The authors present a significant shift in approach by replacing RNN-based models, which struggle with long-range dependencies and structural complexities, with a self-attention-based deep neural network named DeepAtt. This paradigm allows the model to capture relationships between tokens in a sentence effectively, regardless of their positional distance. DeepAtt employs multiple variants that incorporate recurrent, convolutional, and feed-forward neural networks, enabling it to enhance representation learning in different ways.

Key Results

The model achieves new state-of-the-art results on two prominent datasets—CoNLL-2005 and CoNLL-2012—indicated by F1_1 scores of 83.4 and 82.7, respectively. These results respectively surpass prior benchmarks by 1.8 and 1.0 F1_1 points. Additionally, the proposed model is computationally efficient, parsing at a rate of 50K tokens per second on a single Titan X GPU, which signifies a substantial improvement over previous models in both speed and accuracy.

Methodological Insights

  1. Self-Attention Mechanism: The central innovation of the paper lies in its use of self-attention, which allows direct token-to-token interaction, thereby facilitating the modeling of long-range dependencies without the constraints of RNNs. The multi-head attention mechanism, following the formulation of Vaswani et al., provides a robust mechanism through parallelization and efficient gradient flow.
  2. Model Architecture: DeepAtt comprises N identical layers, each with nonlinear and attentional sub-layers, aiding in capturing deep hierarchical and dependency structures in sentences. Variants of the model that incorporate FFN sub-layers showed superior performance, highlighting the versatility of feed-forward networks in enhancing model expressiveness.
  3. Position Encoding: The inclusion of timing signals as a position encoding method circumvents the need for additional positional embeddings, ensuring model simplicity while retaining positional context.

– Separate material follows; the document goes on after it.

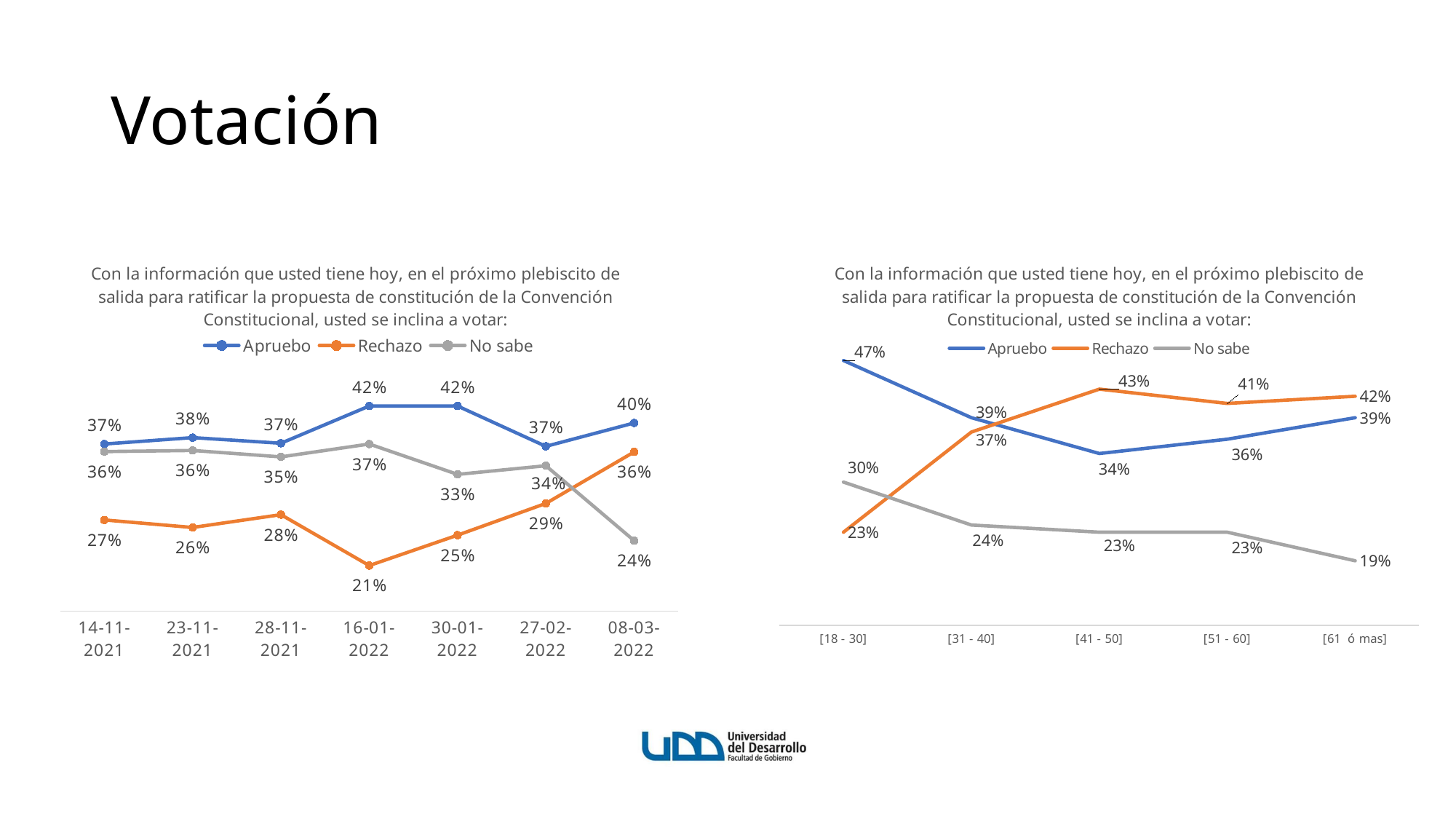
In the right chart (by age group), what is the difference between Apruebo and Rechazo in the [18 - 30] group? 24 percentage points In the left chart (by date), what is the difference between Apruebo and Rechazo on 16-01-2022? 21 percentage points In the left chart (by date), how many dates are shown on the x axis? 7 How many series does the legend of the right chart (by age group) list? 3 In the right chart (by age group), which age group has the highest Apruebo value? [18 - 30] In the left chart (by date), what is the value for Rechazo on 08-03-2022? 36% In the right chart (by age group), which is larger in the [61 ó mas] group, Apruebo or Rechazo? Rechazo What type of chart is the left chart (by date)? Line chart In the left chart (by date), does No sabe rise or fall between 27-02-2022 and 08-03-2022? Fall In the left chart (by date), what is the value for Apruebo on 16-01-2022? 42% In the left chart (by date), on which date is Rechazo at its lowest? 16-01-2022 In the right chart (by age group), what is the value for Rechazo in the [41 - 50] group? 43%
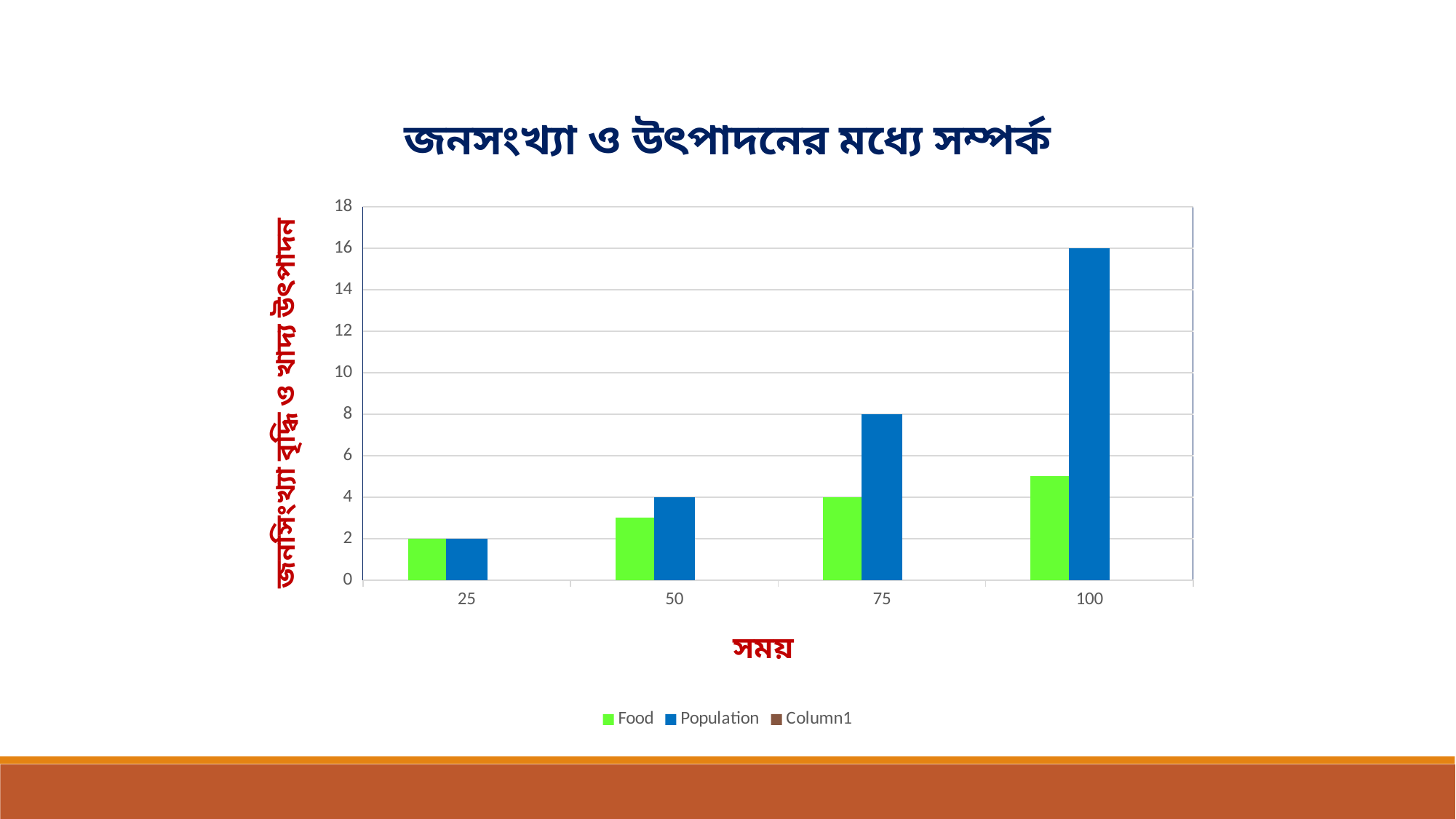
What is the Population value at 100? 16 What is the difference between the Population value at 100 and the Population value at 75? 8 What is the Food value at 75? 4 At which x-axis category is the Population bar highest? 100 What is the Population value at 75? 8 Is the Food value at 50 greater or less than 4? less How many series does the legend list? 3 How many categories are shown on the x axis? 4 What is the Food value at 25? 2 Is the Food value at 100 greater or less than 4? greater At 100, which is larger, Food or Population? Population Do the Population values rise or fall from left to right along the x axis? rise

Implications and Future Directions

This work highlights the potential to move beyond traditional RNN-based sequence modeling in SRL tasks, asserting the efficacy of attention mechanisms in parsing complex dependencies within natural language. It suggests possible exploration into further optimizing attention-based frameworks for other NLP tasks requiring semantic understanding. Future research may expand upon this by investigating the impact of varying attention head configurations or combining self-attention with more advanced syntactic parsers to ameliorate constituent identification challenges.

The paper provides a compelling argument for the efficiency and efficacy of self-attention in SRL, paving the way for broader applications of such models in the growing field of NLP. The results indicate a promising trajectory for further enhancements in computational linguistics through refined attention-based architectures.